# [Provided text]
** begin **

# Unable to Send Mail in Entourage



## hperformance (Jun 17, 2010)

Entourage X for Mac 10.1.4

Mac OS X 
version 10.5.8

Weird. Entourage dropped my user account. After some research I see that this sort of thing happens but I could not recover it. There were no "lost files" to uncover. 

I re-created the the exact account and proceeded to receive the mail being sent to my original address. Now, I CAN'T SEND MAIL. 

It tells me that the "specified server cannot be found. I used "smtpauth.earthlink.hosting.net" as the server, coping the other computers in my office for the server and for the rest of the sending information. 
:4-dontkno:4-dontkno
I have had all sorts of problems with this email account. From receiving duplicates, sending my mail in a MIME format that no other computers can read, the strange erasing of my entire account and now I am unable to send email. 

Help? 

Warmest Regards, 

Jamie


----------



## sinclair_tm (Mar 11, 2005)

Is there a reason you are using Entourage instead of Apple Mail? Have you tried it with Mail to see if it has the same issue. Is there a way to check the ports that Entourage is using, and wither it is sending the user info and password to the outgoing server or not? Have you contacted Earthlink for help setting it up, they should be able to walk you through all the settings for the email client and their servers. Have you checked to make sure that there isn't any firewall in the network or on your Mac that are blocking the needed ports.


----------

** end **

# [Dataset section]
** begin **

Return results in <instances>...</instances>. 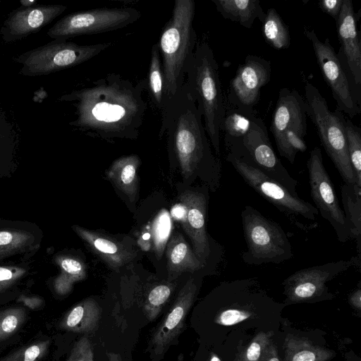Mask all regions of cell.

** end **

# [Stated task A]
Answer these about the Entourage thread, one line each:
(i) Which version of Mac OS X does the first poster list?
(ii) Which server did the first poster enter for sending mail?
(iii) Which mail program does the reply suggest trying in place of Entourage?
# [Stated task B]
Revise the stretch of the Entourage thread from "Weird. Entourage dropped" through "the sending information.", replacing "Entourage" with "Outlook".

# [Solution A]
(i) 10.5.8
(ii) smtpauth.earthlink.hosting.net
(iii) Apple Mail

# [Solution B]
Weird. Outlook dropped my user account. After some research I see that this sort of thing happens but I could not recover it. There were no "lost files" to uncover. 

I re-created the the exact account and proceeded to receive the mail being sent to my original address. Now, I CAN'T SEND MAIL. 

It tells me that the "specified server cannot be found. I used "smtpauth.earthlink.hosting.net" as the server, coping the other computers in my office for the server and for the rest of the sending information.